Is it not a fact that we know what the outcome of any referendum would be? Let us be quite clear — [HON. MEMBERS: "Why?"]. Because the minority community was deliberately made a minority community by drawing a line round an area in which there was an inbuilt Protestant majority. That was done by force of arms a long time ago. Is it perhaps that the hon. Gentleman who asked the question is trying to be provocative and cause further trouble?

Mr. Prior

No. My hon. Friend would have a tremendous job to be as provocative as the hon. Gentleman.

Dr. Mawhinney

Does my right hon. Friend agree that the constitutional position of Northern Ireland is not in question, that such a referendum would simply inflame passions that are best left uninflamed, and that the people should be allowed to devote their attention to finding ways and means of working and living together?

Mr.

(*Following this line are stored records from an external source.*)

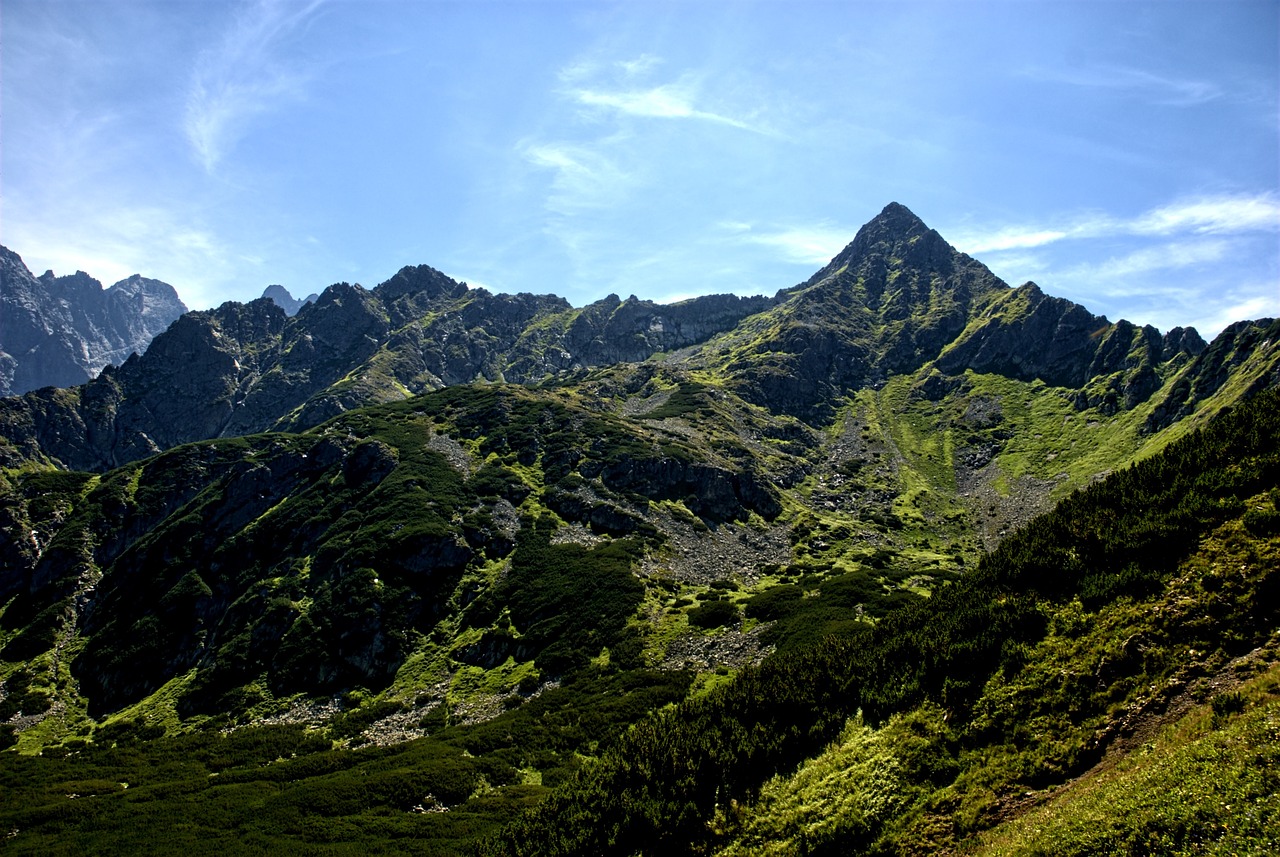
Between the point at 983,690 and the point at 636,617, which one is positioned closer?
the point at 983,690

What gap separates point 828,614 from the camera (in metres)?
62.3

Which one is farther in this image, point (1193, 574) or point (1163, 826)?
point (1193, 574)

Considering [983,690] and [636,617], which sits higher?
[983,690]

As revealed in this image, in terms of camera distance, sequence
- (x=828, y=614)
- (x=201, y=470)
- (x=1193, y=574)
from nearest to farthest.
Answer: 1. (x=1193, y=574)
2. (x=828, y=614)
3. (x=201, y=470)

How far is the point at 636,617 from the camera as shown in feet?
234

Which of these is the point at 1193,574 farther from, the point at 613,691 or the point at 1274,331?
the point at 1274,331

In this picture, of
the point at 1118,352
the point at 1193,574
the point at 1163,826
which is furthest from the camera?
the point at 1118,352

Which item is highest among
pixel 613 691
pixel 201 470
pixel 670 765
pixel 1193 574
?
pixel 201 470

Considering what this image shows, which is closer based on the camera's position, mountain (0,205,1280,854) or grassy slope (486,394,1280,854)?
grassy slope (486,394,1280,854)

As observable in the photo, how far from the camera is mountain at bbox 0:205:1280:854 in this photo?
19.9m

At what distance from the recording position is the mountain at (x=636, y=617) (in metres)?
19.9

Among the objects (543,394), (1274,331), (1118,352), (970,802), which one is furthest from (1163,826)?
(1118,352)

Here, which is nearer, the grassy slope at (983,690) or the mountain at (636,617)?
the grassy slope at (983,690)

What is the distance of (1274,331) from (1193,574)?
179 m
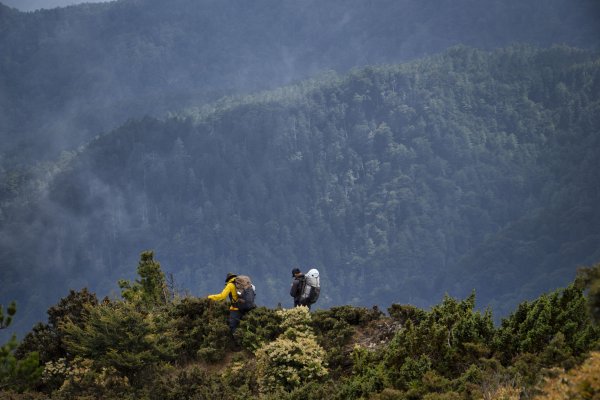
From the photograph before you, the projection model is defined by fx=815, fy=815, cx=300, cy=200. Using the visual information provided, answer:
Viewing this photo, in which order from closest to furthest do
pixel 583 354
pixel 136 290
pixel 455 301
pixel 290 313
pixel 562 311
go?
1. pixel 583 354
2. pixel 562 311
3. pixel 455 301
4. pixel 290 313
5. pixel 136 290

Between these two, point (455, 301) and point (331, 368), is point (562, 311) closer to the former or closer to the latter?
point (455, 301)

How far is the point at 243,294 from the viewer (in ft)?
60.3

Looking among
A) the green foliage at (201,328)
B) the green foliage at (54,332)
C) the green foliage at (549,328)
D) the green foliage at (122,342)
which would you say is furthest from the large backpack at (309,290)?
the green foliage at (549,328)

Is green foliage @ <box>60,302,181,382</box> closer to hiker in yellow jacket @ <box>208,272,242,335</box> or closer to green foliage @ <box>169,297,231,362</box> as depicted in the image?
green foliage @ <box>169,297,231,362</box>

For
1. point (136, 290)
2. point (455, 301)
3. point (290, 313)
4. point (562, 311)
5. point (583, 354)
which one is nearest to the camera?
point (583, 354)

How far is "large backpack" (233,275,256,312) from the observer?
1830 cm

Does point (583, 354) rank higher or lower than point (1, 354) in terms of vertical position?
lower

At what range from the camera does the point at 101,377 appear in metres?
16.3

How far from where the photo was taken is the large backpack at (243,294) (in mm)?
18297

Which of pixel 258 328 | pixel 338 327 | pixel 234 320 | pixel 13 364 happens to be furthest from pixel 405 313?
pixel 13 364

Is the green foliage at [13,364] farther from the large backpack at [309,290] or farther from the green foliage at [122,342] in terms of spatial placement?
the large backpack at [309,290]

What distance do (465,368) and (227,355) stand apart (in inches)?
234

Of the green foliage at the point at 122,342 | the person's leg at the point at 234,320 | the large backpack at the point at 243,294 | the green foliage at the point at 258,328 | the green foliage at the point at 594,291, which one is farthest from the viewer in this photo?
the large backpack at the point at 243,294

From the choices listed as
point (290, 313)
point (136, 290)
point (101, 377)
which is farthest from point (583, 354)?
point (136, 290)
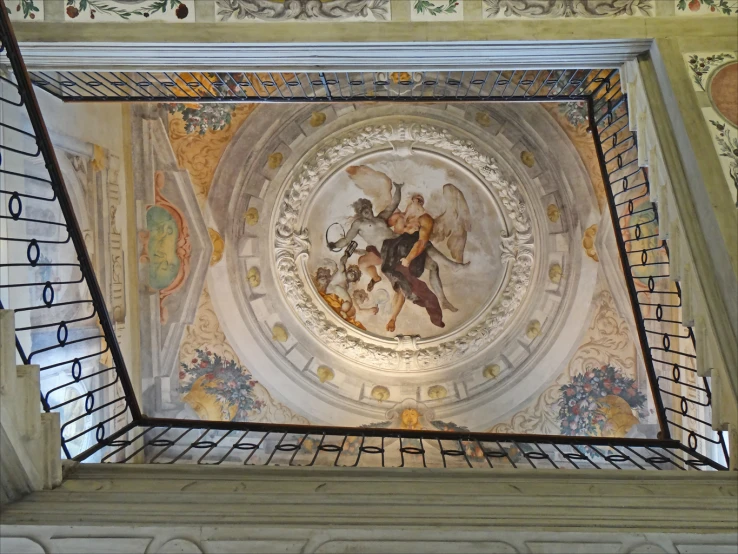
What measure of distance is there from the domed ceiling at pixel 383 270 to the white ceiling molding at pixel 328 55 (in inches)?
138

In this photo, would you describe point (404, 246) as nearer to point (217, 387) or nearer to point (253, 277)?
point (253, 277)

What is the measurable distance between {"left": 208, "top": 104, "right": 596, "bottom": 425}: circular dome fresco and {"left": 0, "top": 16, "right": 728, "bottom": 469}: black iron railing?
2.57ft

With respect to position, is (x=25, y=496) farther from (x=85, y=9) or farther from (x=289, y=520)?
(x=85, y=9)

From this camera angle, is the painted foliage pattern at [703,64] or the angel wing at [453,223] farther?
the angel wing at [453,223]

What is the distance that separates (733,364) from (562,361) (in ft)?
17.5

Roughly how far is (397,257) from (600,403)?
403 centimetres

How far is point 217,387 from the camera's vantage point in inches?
337

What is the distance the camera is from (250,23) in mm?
4102

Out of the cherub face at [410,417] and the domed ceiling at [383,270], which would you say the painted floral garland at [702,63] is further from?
the cherub face at [410,417]

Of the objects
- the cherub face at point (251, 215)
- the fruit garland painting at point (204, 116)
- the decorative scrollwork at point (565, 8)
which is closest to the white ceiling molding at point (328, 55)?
the decorative scrollwork at point (565, 8)

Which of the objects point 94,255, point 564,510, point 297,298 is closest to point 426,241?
point 297,298

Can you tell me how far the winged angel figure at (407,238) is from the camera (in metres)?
8.62

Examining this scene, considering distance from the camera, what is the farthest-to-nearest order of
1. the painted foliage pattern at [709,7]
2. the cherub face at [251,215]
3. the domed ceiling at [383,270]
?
the cherub face at [251,215]
the domed ceiling at [383,270]
the painted foliage pattern at [709,7]

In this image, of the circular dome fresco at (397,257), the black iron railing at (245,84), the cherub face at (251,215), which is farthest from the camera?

Prior

I have absolutely no doubt that that is correct. I also appreciate the point raised by my hon. Friend about the need to try to show other countries what the position is.

Mr. Canavan

Instead of holding a rigged referendum confined to the gerrymandered Six Counties of Ireland, why do we not consult the Government of the Republic of Ireland about the possibility of holding a referendum throughout the whole of Ireland, so that all the people of Ireland can be consulted about, for example, a united Ireland?

Mr. Prior

The simple answer to that question is that the Republic of Ireland is not part of the United Kingdom.